Facts4EU.Org has studied these ‘Forecast Evaluation Reports’ and their accompanying sets of spreadsheets. We had hoped to find consistent data which shows year-by-year what the OBR’s forecasts were and what the out-turns were. We were unsuccessful. Apart from anything else, the detailed spreadsheets seem to change from year to year. For example if you want to see what “Table 1C” looked like the previous year, you will find that “Table 1C” now covers a different topic.
A full assessment of the OBR’s accuracy – or inaccuracy - in forecasting therefore proved impossible. What we can do is give readers three recent examples and we can also observe that we couldn’t find one major OBR forecast which matched reality.
Brexit Facts4EU.Org Summary
Three recent examples of the OBR’s forecasts versus the reality
1. Government borrowing
- OBR borrowing forecast July 2022 : £131.2bn LESS than forecast in Mar 2021
- It’s even £48.3bn LESS than they forecast only in October last year
2. Tax revenues
- Tax revenues are £77bn MORE than the OBR forecast
3. Government spending
- The OBR overstated Government spending by £48.7bn
Here is the Rt Hon Sir John Redwood MP on this
“They [the OBR] accept they underestimate tax revenues by a massive £77bn and overstated state spending by £48.7bn. It should be easier to forecast what you spend when you are running the spending controls.
“We can all make mistakes. Forecasting is difficult. What is more difficult to forgive is that this was not the first time they have underestimated the revenues and overstated the deficit.
“Worse still is they used their precise forecasts of revenue and deficit to tell the Chancellor he needed to raise more taxes to reduce the gap between spending and taxing. It turns out they need not have asked him to do that as the numbers were so much better than the numbers they tried to create with tax rises.”
- The Rt Hon Sir John Redwood MP, 21 July 2022
[Sources: OBR 21 July 2022 | Sir John Redwood MP ]
Massive errors like this ruin lives
Sir John Redwood is of course quite right when he says “forecasting is difficult”. He is also right to point out that repeated errors of such magnitude matter to the lives of ordinary people, when they result in tax rises and cuts in public services.
The very recent errors in the examples of OBR forecasts we have shown are enormous. If such errors are repeated in the latest forecasts on which Chancellor Hunt based his Autumn Budget then we are all going to be much worse off.
The Establishment’s anti-Brexit ‘experts’
Of equal concern to readers may well be that the organisations which so dramatically influence our lives are still manned (and they are almost always men) by the same Establishment types who got Brexit so badly wrong.

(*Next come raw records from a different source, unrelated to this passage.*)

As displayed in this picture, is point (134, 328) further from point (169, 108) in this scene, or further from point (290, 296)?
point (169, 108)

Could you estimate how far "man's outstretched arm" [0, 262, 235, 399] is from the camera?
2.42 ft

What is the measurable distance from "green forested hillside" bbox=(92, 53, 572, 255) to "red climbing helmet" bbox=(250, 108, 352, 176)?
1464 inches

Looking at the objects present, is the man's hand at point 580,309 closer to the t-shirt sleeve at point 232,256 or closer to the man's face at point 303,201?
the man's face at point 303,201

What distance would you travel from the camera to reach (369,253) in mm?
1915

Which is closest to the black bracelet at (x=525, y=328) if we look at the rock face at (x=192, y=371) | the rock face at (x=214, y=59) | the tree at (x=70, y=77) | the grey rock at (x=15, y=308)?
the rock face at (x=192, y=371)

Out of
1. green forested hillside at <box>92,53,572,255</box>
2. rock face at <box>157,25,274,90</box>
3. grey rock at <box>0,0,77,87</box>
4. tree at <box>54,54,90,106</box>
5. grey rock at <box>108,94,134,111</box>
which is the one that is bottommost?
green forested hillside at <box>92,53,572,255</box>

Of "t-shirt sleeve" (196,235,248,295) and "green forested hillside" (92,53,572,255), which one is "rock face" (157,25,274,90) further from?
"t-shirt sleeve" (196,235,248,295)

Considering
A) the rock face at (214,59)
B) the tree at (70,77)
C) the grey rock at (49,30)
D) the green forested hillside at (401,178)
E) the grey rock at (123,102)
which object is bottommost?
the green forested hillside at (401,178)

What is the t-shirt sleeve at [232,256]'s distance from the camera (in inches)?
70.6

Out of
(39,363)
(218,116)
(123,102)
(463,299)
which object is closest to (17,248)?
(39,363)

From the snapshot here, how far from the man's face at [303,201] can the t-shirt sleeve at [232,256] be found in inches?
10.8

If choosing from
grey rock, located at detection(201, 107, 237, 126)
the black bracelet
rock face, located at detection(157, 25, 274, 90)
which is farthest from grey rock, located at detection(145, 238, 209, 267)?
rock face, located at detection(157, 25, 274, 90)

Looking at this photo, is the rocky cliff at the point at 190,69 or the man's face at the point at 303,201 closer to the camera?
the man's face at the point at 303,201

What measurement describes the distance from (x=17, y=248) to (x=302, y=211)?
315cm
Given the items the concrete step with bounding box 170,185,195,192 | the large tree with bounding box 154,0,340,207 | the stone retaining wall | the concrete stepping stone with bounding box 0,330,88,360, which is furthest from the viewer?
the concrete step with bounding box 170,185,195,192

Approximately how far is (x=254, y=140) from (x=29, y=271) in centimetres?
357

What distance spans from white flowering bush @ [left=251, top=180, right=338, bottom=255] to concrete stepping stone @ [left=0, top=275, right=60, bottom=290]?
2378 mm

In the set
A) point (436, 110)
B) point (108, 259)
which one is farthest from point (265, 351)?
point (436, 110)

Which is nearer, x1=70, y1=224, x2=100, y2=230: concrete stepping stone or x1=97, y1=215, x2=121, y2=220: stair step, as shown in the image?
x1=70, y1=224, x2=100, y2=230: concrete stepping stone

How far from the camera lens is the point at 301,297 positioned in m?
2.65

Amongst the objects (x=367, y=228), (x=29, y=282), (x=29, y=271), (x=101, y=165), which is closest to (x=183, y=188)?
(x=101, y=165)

In our report yesterday we once again reminded Rejoiners of just how wrong George Osborne and His Treasury accomplices were, when they threatened us all with an immediate recession, 520,000-820,000 immediate jobs losses, and a significant fall in GDP in the two years following the Referendum, if we voted to leave the EU.
What can and should be done?
As so often, Facts4EU.Org looks for solutions. The OBR, Treasury, and the Bank of England all need a good shake-up. We would start by installing dissenting voices into their structures at senior level, to ensure that alternative viewpoints are heard. Each organisation would be given a direct instruction that those who are not of the ‘correct’ Rejoiner, anti-growth mindset should be openly welcomed and that their views should be given prominence.
There are many fine economists we can think of, including Professor Patrick Minford, Julian Jessop, Catherine McBride, Bob Lyddon, and many more.
On the political front, we would like to see senior MPs being brought back into government, such as Sir John Redwood, David Jones, and yes, Liz Truss and Kwasi Kwarteng. From the Lords there's David Frost, Kate Hoey, Catherine Meyer, and others.
Finally, let’s start appointing good, pro-Brexit thinkers from the wider community, with positive mentalities. These people could go into Government and Agency roles to counter the relentless pessimism of the Rejoiner Establishment.